From the forum thread on zero weights and statistical power, quote word for word the stretch from "Updated by Olena" through "details about it.".

### EXCERPTED PASSAGE
-- Opening Marker --
Zero weights and statistical power
I'm interested in data contained the harassment modules (in Waves 1, 3, 5 and 7), but am concerned about the significant reduction in statistical power arising from the increasing proportion of respondents who are assigned values of 0 in w_ind5mus_xw. I understand from a previous thread (#877) that ..... 'The provision of weights requires the ability to estimate probabilities of continuing to respond over multiple waves. This is true of cross-sectional weights as well as longitudinal ones, as they are derived from the longitudinal ones (how this was done is described in section 126.96.36.199 of the User Guide). In consequence, a person in a household where there is no person who has been enumerated at every wave up to wave w will get a weight of zero. Such people should not be given a weight, as the weights for all other sample members are calculated in a way that compensates for these "missing" people.'
However, the 'compensation' appears to also result in a significant loss of statistical power. Taking as base the unweighted number of respondents who provide a valid answer to the 'attacked' items, the weighted population size has reduced from 92% of actual respondents in W1 (7418/8072) to just 27% in W7 (2711/9973). The resulting reduction in power is of concern and given the rationale outlined above, will continue to increase over time as the % of households in which someone has been enumerated at every wave will continue to diminish. It also seems rather wasteful of people's time that the responses of the majority of participants is, through the weighting process, assigned to a statistical waste bin!
Be very grateful if you could suggest any ways round this problem.
Updated by Olena Kaminska over 3 years ago
You are correct about the 'loss' of statistical power in the analysis of extra five minutes. This loss is almost exclusively not due to attrition and nonresponse but due to design. Here are a few details about it.
-- Closing Marker --
### INPUT DATA
-- Opening Marker --
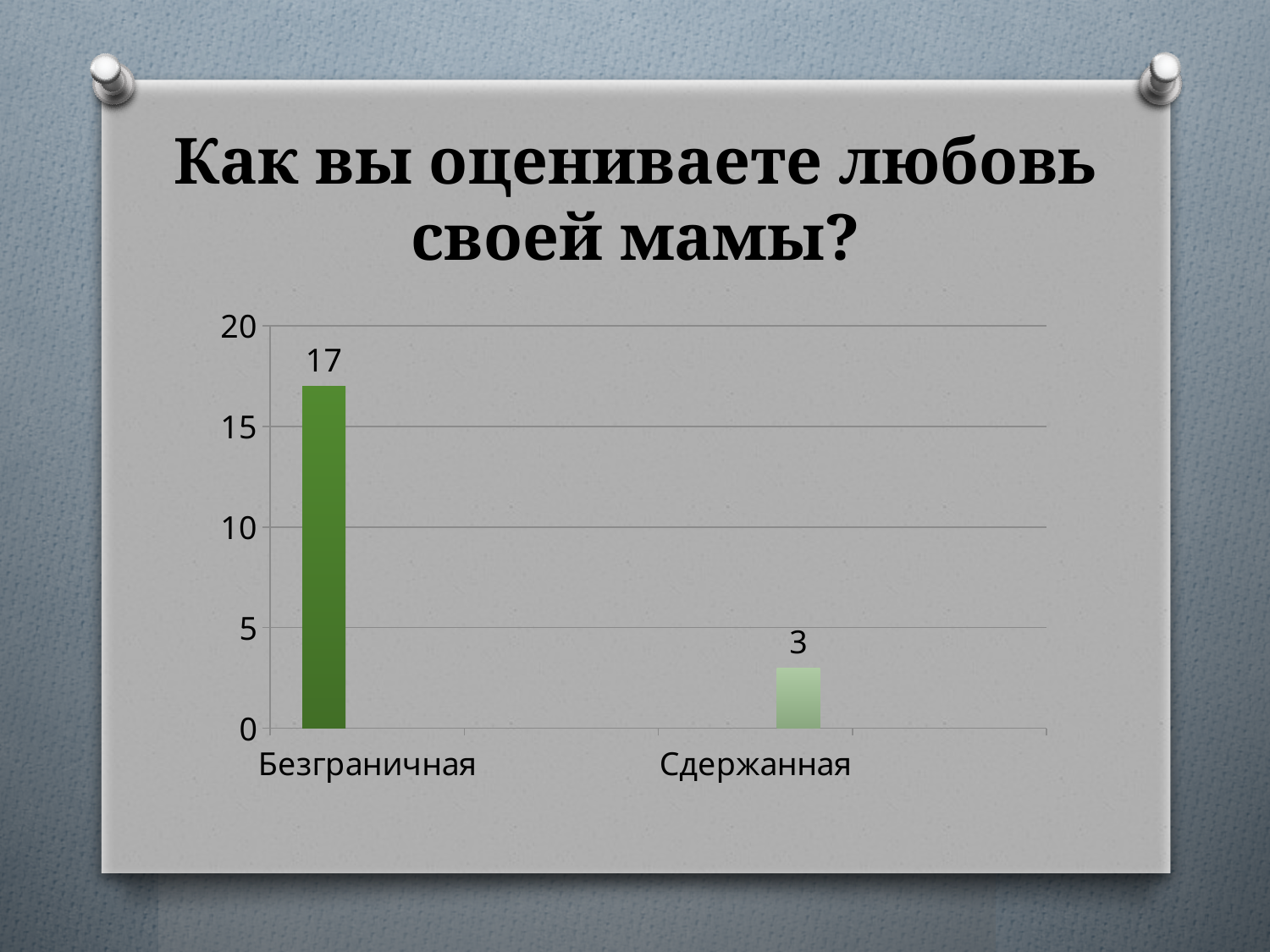
Which category has the highest value? Безграничная Is the value for Безграничная greater or less than 15? greater What is the value for Сдержанная? 3 How many categories are shown on the chart? 2 What is the title of the slide? Как вы оцениваете любовь своей мамы? What is the total of the two values shown on the chart? 20 Is the value for Сдержанная greater or less than 5? less Which is larger, the value for Безграничная or the value for Сдержанная? Безграничная Which category has the lowest value? Сдержанная What is the value for Безграничная? 17 What is the difference between the values for Безграничная and Сдержанная? 14 What kind of chart is shown on the slide? bar chart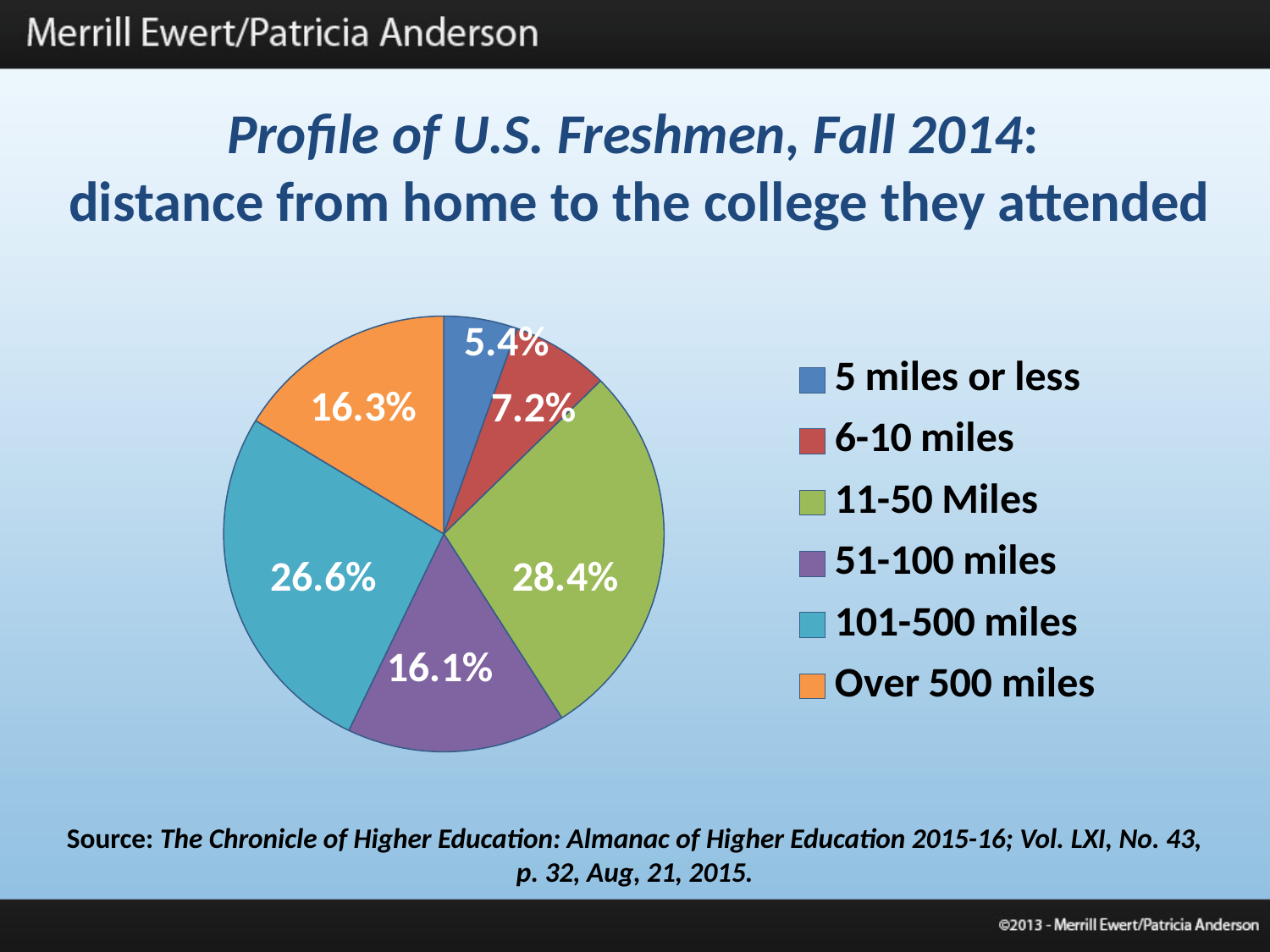
What percentage of freshmen attended a college over 500 miles from home? 16.3% How many distance categories does the pie chart show? 6 Which is larger, the share for 6-10 miles or the share for 51-100 miles? 51-100 miles What percentage of freshmen attended a college 101-500 miles from home? 26.6% Which distance category has the smallest share of the pie? 5 miles or less What is the difference in percentage points between the 6-10 miles slice and the 5 miles or less slice? 1.8 What colour is the slice for 101-500 miles? Teal (light blue) What is the difference in percentage points between the 11-50 Miles slice and the 101-500 miles slice? 1.8 What percentage of freshmen attended a college 11-50 miles from home? 28.4% What type of chart is shown on the slide? Pie chart What percentage of freshmen attended a college 5 miles or less from home? 5.4% Which distance category has the largest share of the pie? 11-50 Miles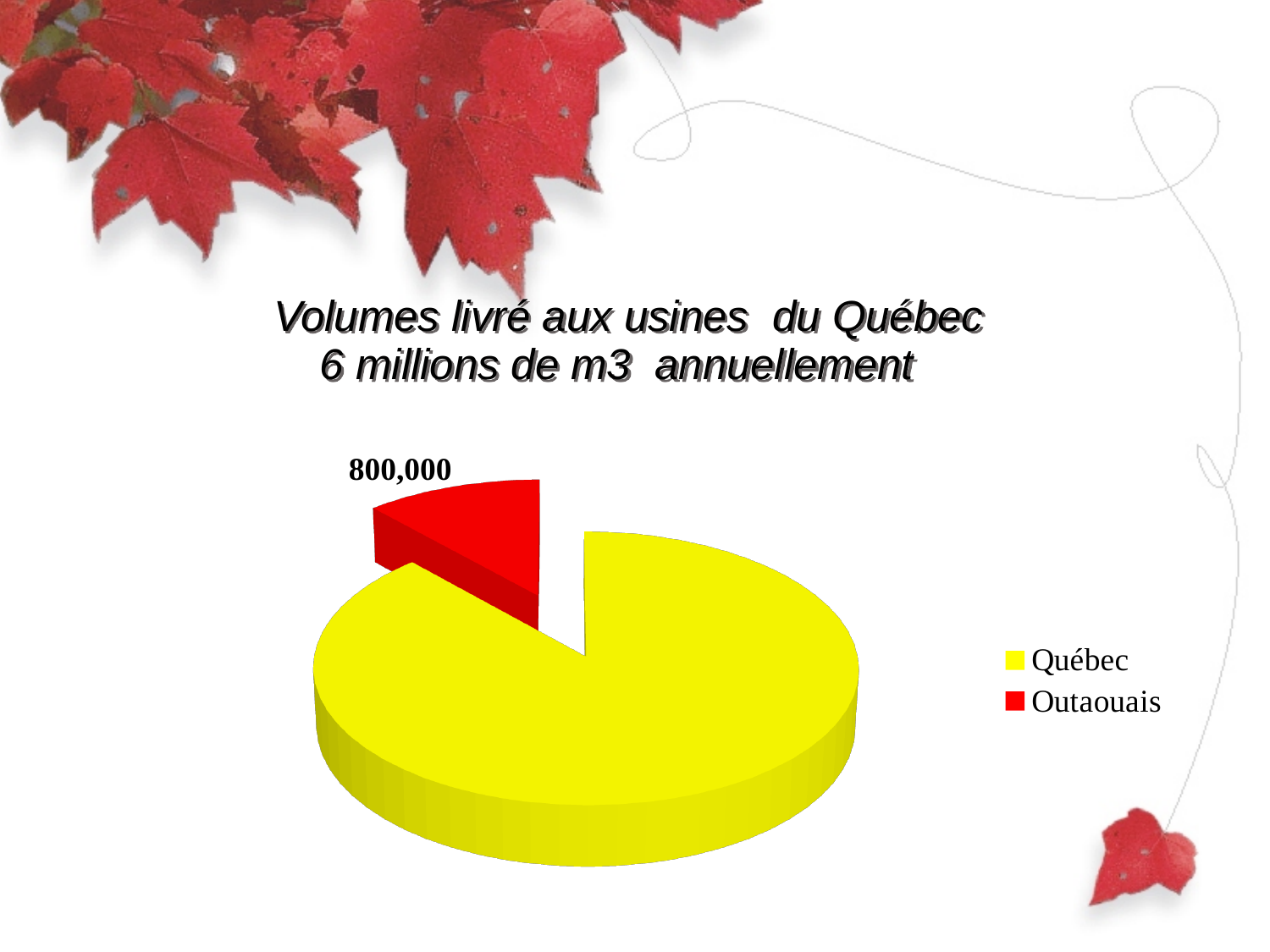
Which category has the largest slice of the pie? Québec Which category has the smallest slice of the pie? Outaouais How many entries does the legend list? 2 What kind of chart is shown on the slide? pie chart Which is larger, the Québec slice or the Outaouais slice? Québec What colour is the Outaouais slice? red How many slices does the pie chart have? 2 What value is labelled on the Outaouais slice? 800,000 What is the title shown above the chart? Volumes livré aux usines du Québec 6 millions de m3 annuellement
-- Closing Marker --
### OUTPUT OF THE EXERCISE
Updated by Olena Kaminska over 3 years ago
You are correct about the 'loss' of statistical power in the analysis of extra five minutes. This loss is almost exclusively not due to attrition and nonresponse but due to design. Here are a few details about it.